L'invasion surréaliste en Haïti

(Magloire Saint-Aude: avril 1912 - mai 1971)

Saint-John Kauss

Dialogue de mes lampes
Rééd. française: «Œuvres complètes - Dialogue de mes lampes et autres textes», [éd. établie et présentée par François Leperlier] - Éd. Jean-Michel Place, Paris, 1998. ISBN 2 85893 297 2.

 

Dès 1924, en France, le tout-Paris vrombissait à l'ère du surréalisme, une école de pensée que l'on avait appris à digérer en des termes durs et résistants:

"Automatisme psychique pur par lequel on se propose d'exprimer, soit par écrit, soit de toute autre manière, le fonctionnement de la pensée. Dictée de la pensée en l'absence de tout contrôle exercé par la raison, en dehors de toute préoccupation esthétique ou morale. Le surréalisme repose sur la croyance à la réalité supérieure de certaines formes d'association négligées jusqu'à lui, à la toute-puissance du rêve, au jeu désintéressé de la pensée. Il tend à ruiner définitivement tous les autres mécanismes psychiques et à se substituer à eux dans la résolution des principaux problèmes de la vie."1

C'est ainsi qu'Aragon et Éluard, dans les années qui suivirent 1930, avaient cru bon remouler ce courant d'idées en rétablissant "le lien entre la liberté du langage et la présence de l'événement".

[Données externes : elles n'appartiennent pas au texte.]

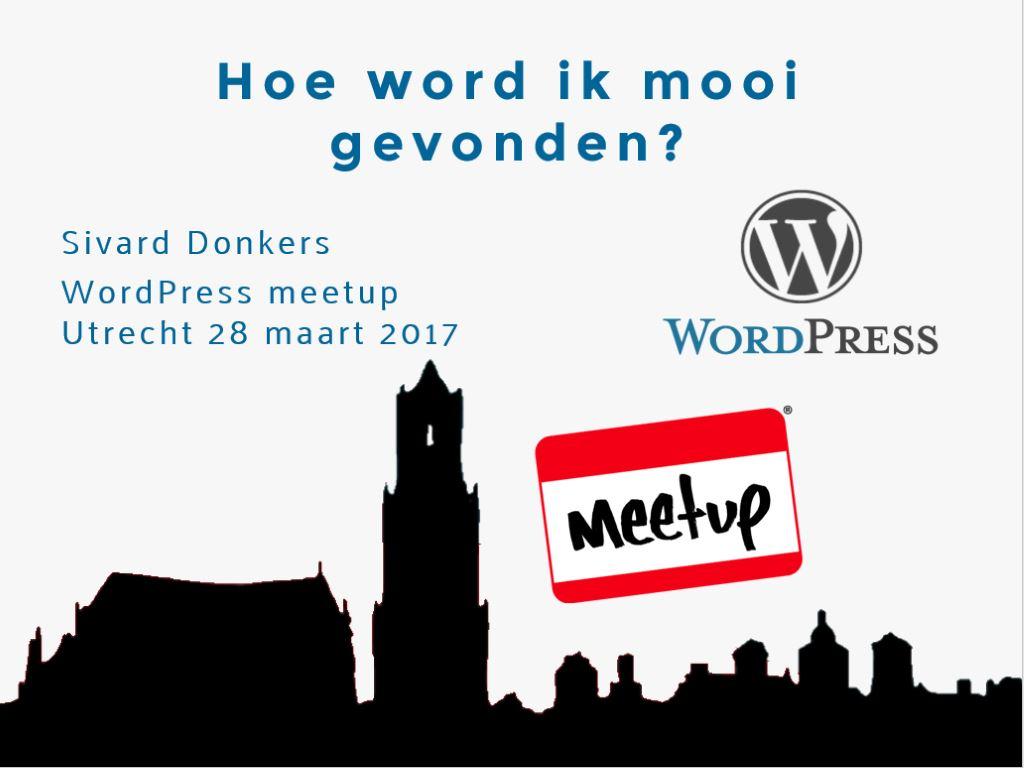 wordpress meetup utrecht presentatie 28 maart 2017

Curieusement, dès les années 40, en Haïti, la tendance surréaliste a dressé en parallèle à tous les actes de l'Indigénisme 2 un mur greffé de mots obscurs et de paroles magiques, contre tout ordre, où le désordre établi était connaissance et mémoire. Plus on minimisait l'enjeu véritable de réel affrontement, plus cette nouvelle apparition devenait terrifiante.

"En poésie", disait Léon LaLeau, "ce qui compte, c'est le cœur guidé par la raison." Ainsi, après un flirt déraisonné à la tribune des Griots, survinrent Magloire Saint-Aude et ses dialogues si abstraits dans leurs dimensions historiques et politiques. Mais qu'a pu gagner le surréalisme de cette confrontation avec l'Indigénisme?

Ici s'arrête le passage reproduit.